Abstract
Background
The isopentenols, including isoprenol and prenol, are excellent alternative fuels. However, they are not compounds largely accumulated in natural organism. The need for the next generation of biofuels with better physical and chemical properties impels us to develop biosynthetic routes for the production of isoprenol and prenol from renewable sugar. In this study, we use the heterogenous mevalonate-dependent (MVA) isoprenoid pathway for the synthesis of isopentenyl pyrophosphate (IPP) and dimethylallyl pyrophosphate (DMAPP) intermediates, and then convert IPP and DMAPP to isoprenol and prenol, respectively.
Results
A mevalonate titer of 1.7 g/L was obtained by constructing an efficient MVA upper pathway in engineered E. coli. Different phosphatases and pyrophosphatases were investigated for their abilities in hydrolyzing the IPP and DMAPP. Consequently, ADP-ribose pyrophosphatase was found to be an efficient IPP and DMAPP hydrolase. Moreover, ADP-ribose pyrophosphatase from Bacillus subtilis (BsNudF) exhibited a equivalent substrate specificity towards IPP and DMAPP, while ADP-ribose pyrophosphatase from E. coli (EcNudF) presented a high substrate preference for DMAPP. Without the expression of any phosphatases or pyrophosphatases, a background level of isopentenols was synthesized. When the endogenous pyrophosphatase genes (EcNudF and yggV) that were capable of enhancing the hydrolyzation of the IPP and DMAPP were knocked out, the background level of isopentenols was still obtained.
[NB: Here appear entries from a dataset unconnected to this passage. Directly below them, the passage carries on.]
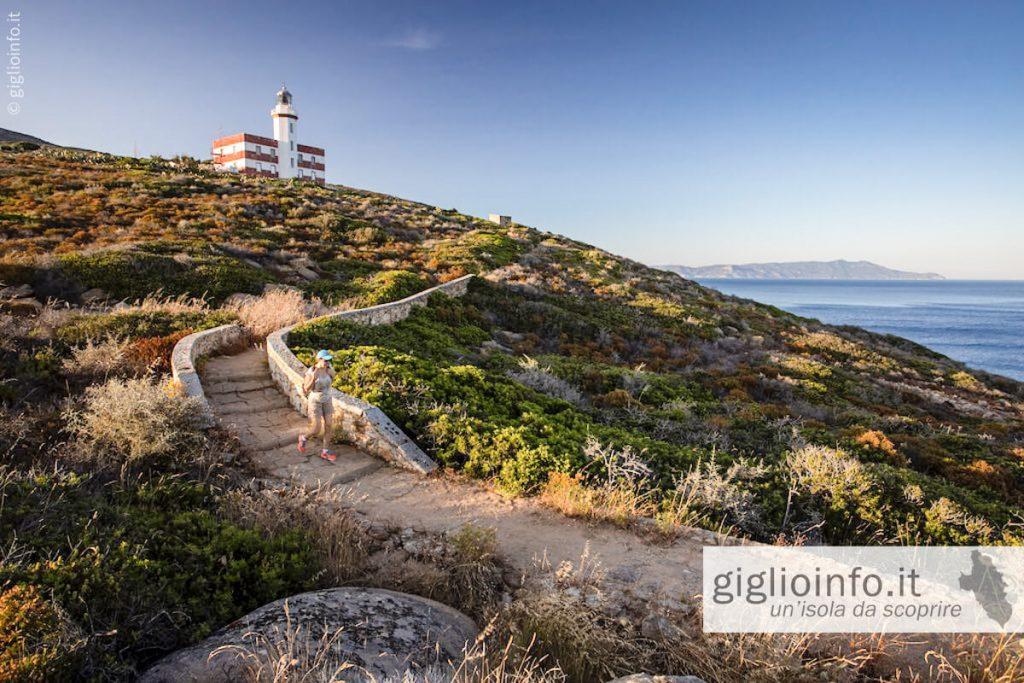Isola del Giglio Faro di Capel Rosso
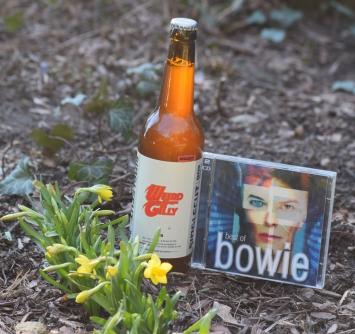 Singlecut - Weird & Gilly (& Bowie)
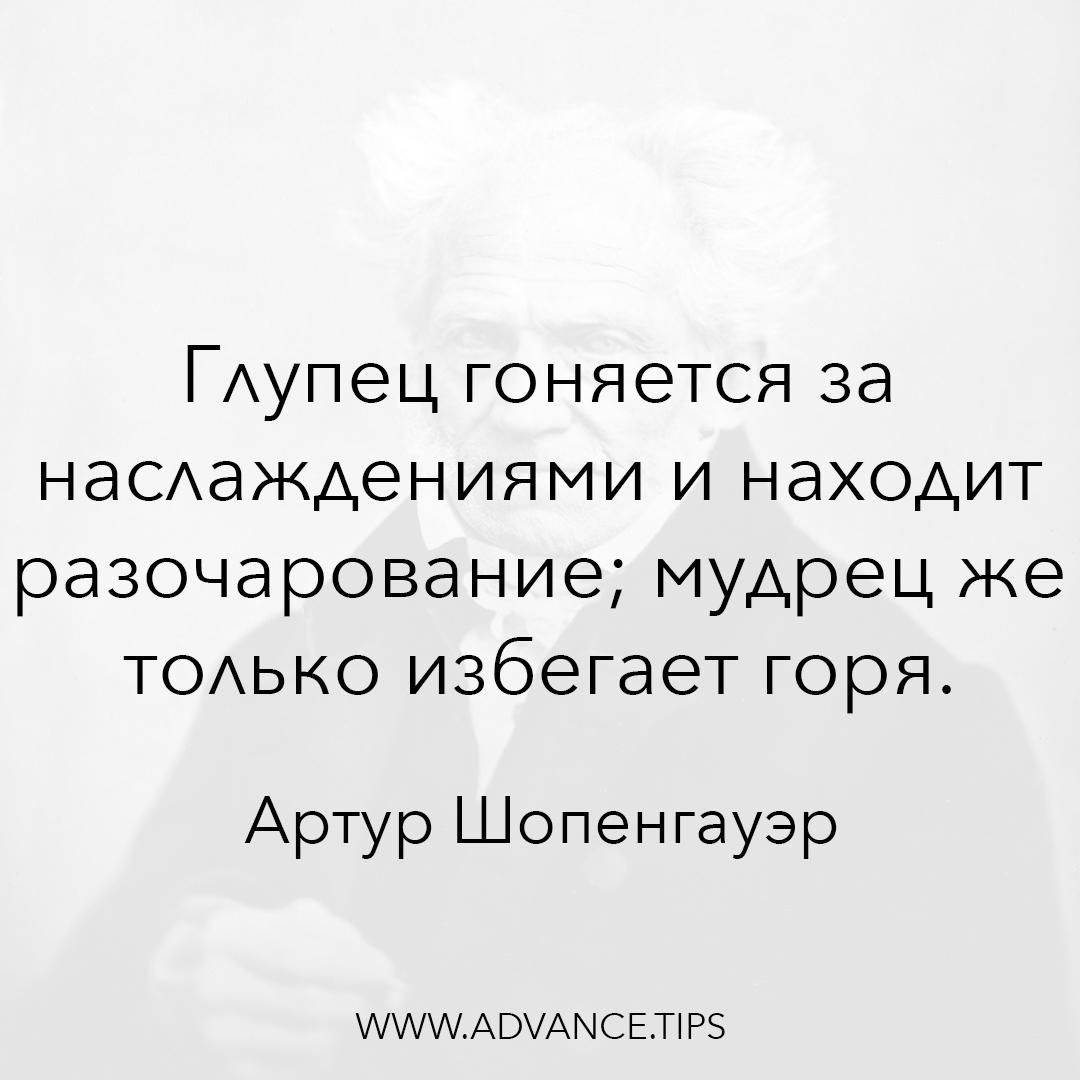 Глупец гоняется за наслаждениями и находит разочарование; мудрец же только избегает горя. - Артур Шопенгауэр, 10 Мудрых Мыслей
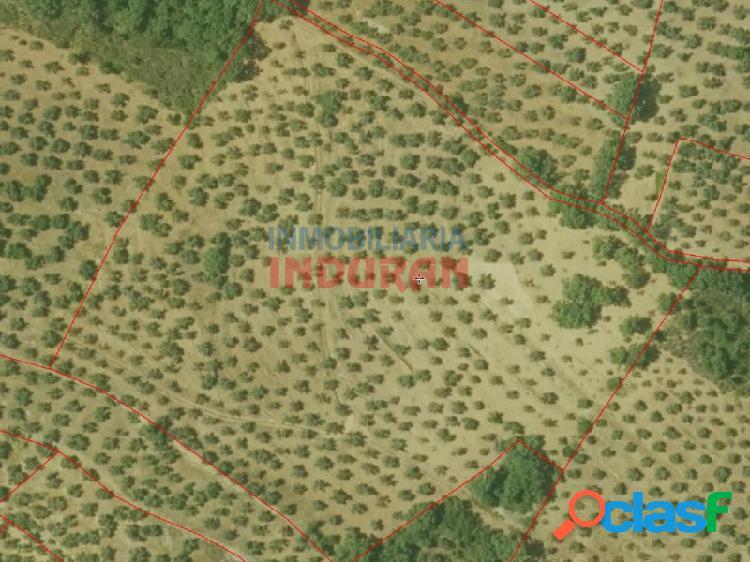 Finca agrícola de 10,5 ha con 700 olivos, para producción de aceitunas destinadas a aceite, y 200 alcornoques aproximadamente, para producción de corcho, situada en el término municipal de ca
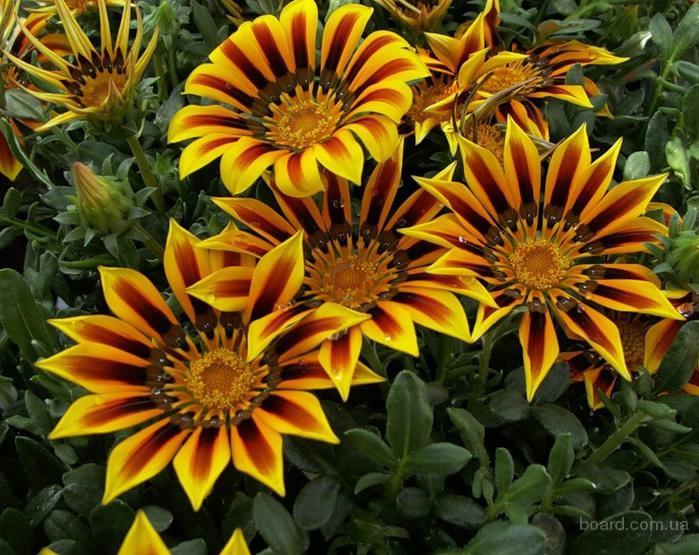 Продам семена Газания Солнечный Свет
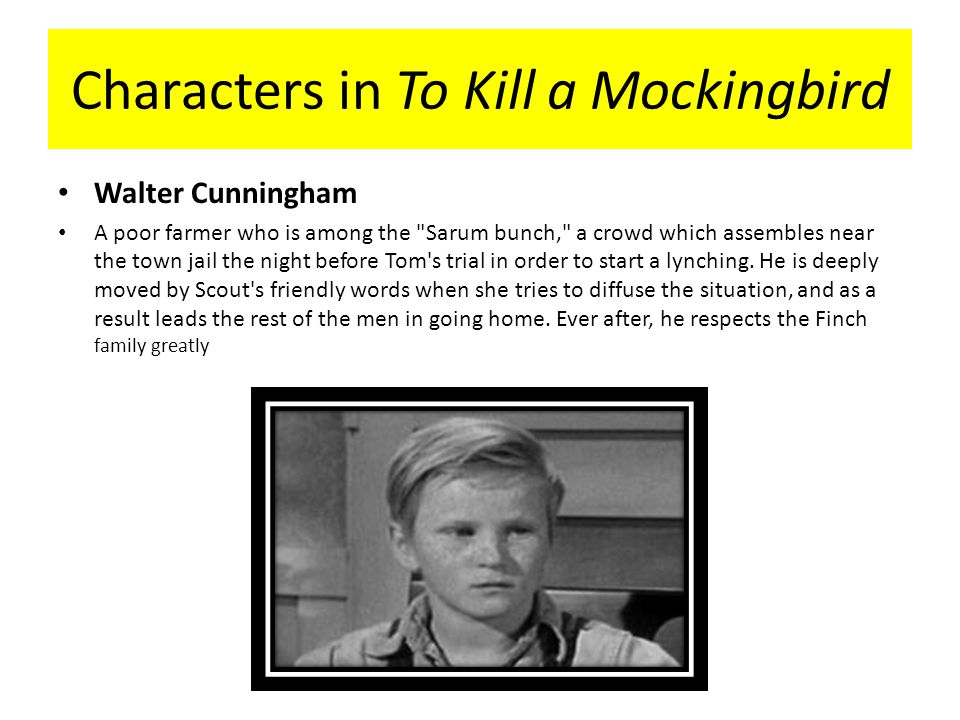 Who is Walter Cunningham in To Kill a Mockingbird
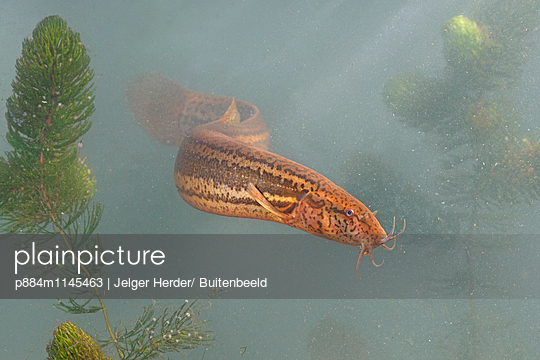 p884m1145463 von Jelger Herder/ Buitenbeeld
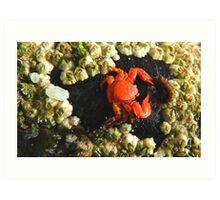 Aww!! My Dinner Plate Is Empty!! - Tiny Crab - NZ Art Print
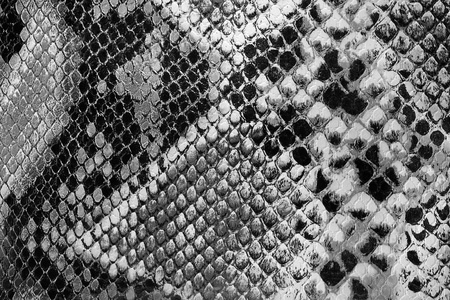Black and white, closeup on snakeskin, textured snakeskin photo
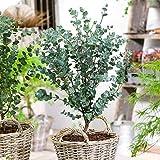 Ultrey Samenshop - Aromatisch Blauer Eukalyptus 'Azura' Baumsamen echter Eukalyptus Garten Pflanzensamen winterhart mehrjährig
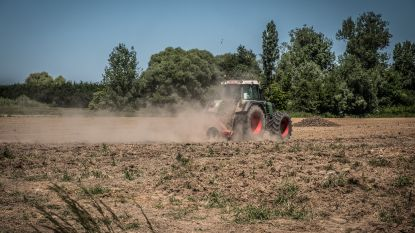 Klimaatverandering zal weinig impact hebben op wat op ons bord komt: aanhoudende droogte dwingt onze landbouwers niet  massaal quinoa te telen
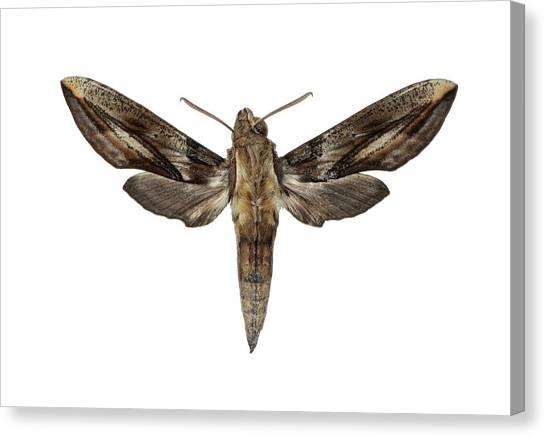 Costa Rican Canvas Print - Hawk Moth by F. Martinez Clavel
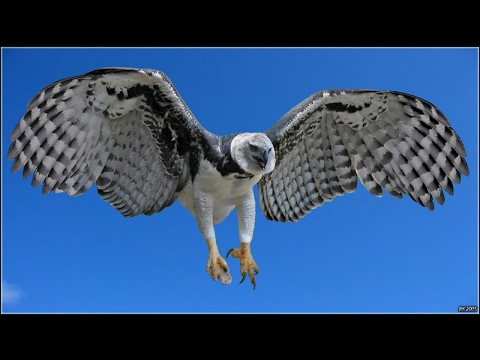 The Most Powerful Birds : Harpy Eagles National Geographic Animals Documentary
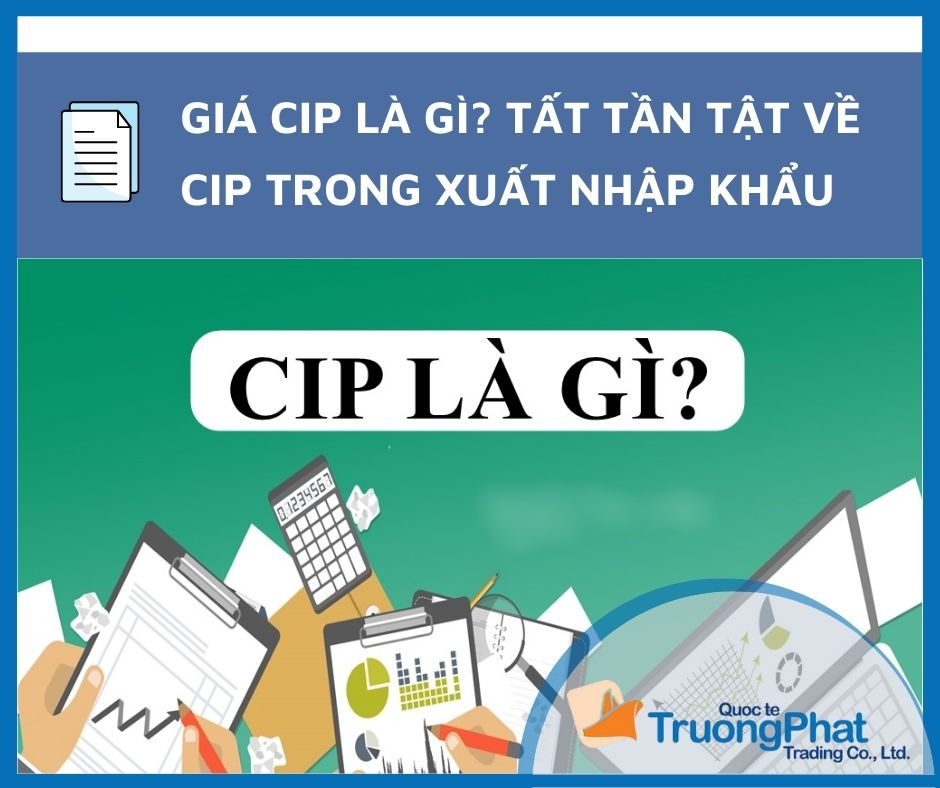 Giá CIP là gì? Tất Tần Tật về CIP Trong Xuất Nhập Khẩu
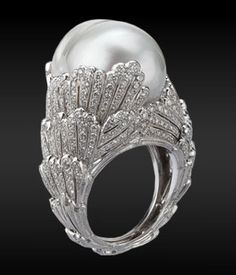 Buccellati ring  ooooooooo  i want!  the design is fantastic!  the mounting appears as if it is shrouding this magnificent pearl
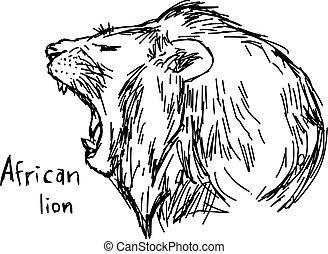 rys, ziewanie, -, odizolowany, ilustracja, ręka, kwestia, lew, wektor, czarne tło, afrykanin, pociągnięty, biały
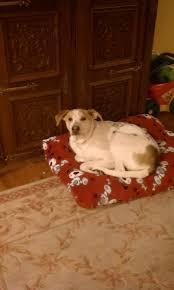 Bowser Dog Beds by 246 Best Dog Bed Images On Pinterest Pet Beds Dog Beds And Dog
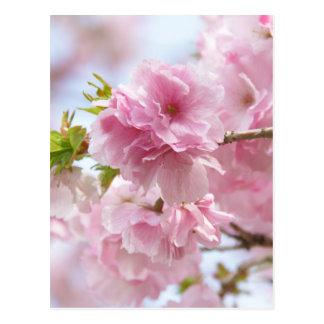 Japanese cherry blossoms ポストカード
Maybe the synthesized IPP and DMAPP were hydrolyzed by some unknown hydrolases of E. coli. Finally, 1.3 g/L single isoprenol was obtained by blocking the conversion of IPP to DMAPP and employing the BsNudF, and 0.2 g/L ~80% prenol was produced by employing the EcNudF. A maximal yield of 12% was achieved in both isoprenol and prenol producing strains.
Conclusions
To the best of our knowledge, this is the first successful report on high-specificity production of isoprenol and prenol by microbial fermentation. Over 1.3 g/L isoprenol achieved in shake-flask experiments represents a quite encouraging titer of higher alcohols. In addition, the substrate specificities of ADP-ribose pyrophosphatases were determined and successfully applied for the high-specificity synthesis of isoprenol and prenol. Altogether, this work presents a promising strategy for high-specificity production of two excellent biofuels, isoprenol and prenol.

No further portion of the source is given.